Matt came home from work that evening and we talked about it again. We looked at the overall cost, and what we had and there just didn’t seem to be any way we were going to be able to do it. I was devastated. I was frustrated, and I think I was heartbroken. The thought of this child not getting the opportunity to know what a family felt like was breaking me. Matt and I started to come up with some creative ways to earn and raise the money. For one, our agency was offering a grant of $3000 for the family that stepped up for him. Now $3000, seems like a lot, but it’s not when you look at the overall cost. All along I have kept telling Matt we just need to take that first step and let everything else work itself out. Of course him being the more logical one, he was not going to let that happen. So, we went to bed again, with no decisions made.
All this time Facebook pages were bombarded with his pictures and videos trying to get a family to step forward for him. I woke up Friday morning praying that someone had committed to him. Still nothing. My stomach was in knots. I waited for what felt like an eternity for Matt to call and give me the verdict. About ten that morning he called to say he just didn’t see how we could do it and that if we did, we were going to have to get really creative in raising whatever money we would need to bring him home.
So, I hung up with Matt, called the agency and they were able to lock his file while I was on the phone with them. After that with all logistics. We are literally going to have to move at warp speed to complete this adoption. What usually takes 9-12 months to complete HAS to be done in less than 3. It CAN be done, it HAS been done, and it WILL be done. I have never been more certain of anything in my life. This is our son and we have to do anything and everything to get him home. We are now in a race, a race against time. The clock is ticking.

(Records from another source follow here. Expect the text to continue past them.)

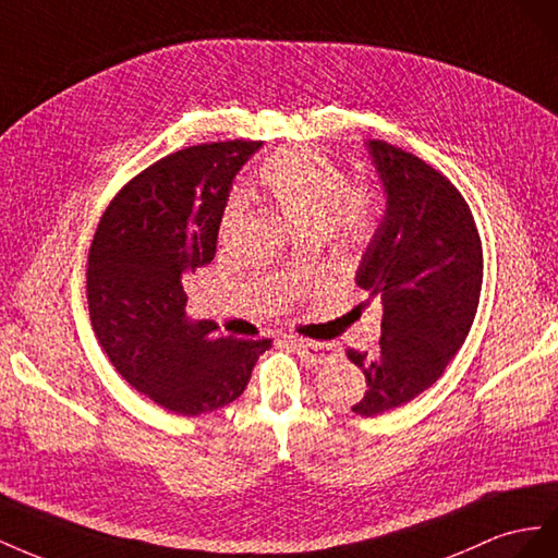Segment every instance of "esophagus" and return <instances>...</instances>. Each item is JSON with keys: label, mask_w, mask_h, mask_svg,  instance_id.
Returning a JSON list of instances; mask_svg holds the SVG:
<instances>
[{"label": "esophagus", "mask_w": 558, "mask_h": 558, "mask_svg": "<svg viewBox=\"0 0 558 558\" xmlns=\"http://www.w3.org/2000/svg\"><path fill=\"white\" fill-rule=\"evenodd\" d=\"M290 345L296 350V355L304 357L308 364H327L329 360L339 357V350L327 343H315V341H306V339H290Z\"/></svg>", "instance_id": "34e87169"}]
</instances>
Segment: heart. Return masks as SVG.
Wrapping results in <instances>:
<instances>
[{
  "instance_id": "1",
  "label": "heart",
  "mask_w": 558,
  "mask_h": 558,
  "mask_svg": "<svg viewBox=\"0 0 558 558\" xmlns=\"http://www.w3.org/2000/svg\"><path fill=\"white\" fill-rule=\"evenodd\" d=\"M341 168L311 149H288L270 158L257 174L259 196L274 203L296 231H325L348 247L369 243L378 225V196L372 189L345 186ZM241 219L231 201L219 235L227 238Z\"/></svg>"
}]
</instances>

So, it is with complete faith that we once again answered the call to open our hearts and our home to another of God's children. Unfortunately, this journey is nothing like any of the others we have taken. We have less than 3 months to get a year’s worth of paperwork done. Instead of having a year to save, and fundraise, we have less than three months. We have already jumped more hurdles than I care to mention. We have already been on a never ending roller coaster of emotions, complete with highs and lows. Our journey is just beginning, and knowing that we are moving at warp speed both excites and terrifies us.
One thing is for sure, when Matt and I started the process to adopt, we had no idea the twists and turns that would be involved. But with every door that closed, another was opened. Adoption is not easy, in fact, it can be quite difficult physically and emotionally. However, the end result is worth the sacrifices, the worry, the unknowns, the up and downs, and anything else in between. We cannot imagine our family without all of our kids. In fact, when asked how many kids we have that are adopted or bio, many times we have to stop and think, because to us, there is no difference.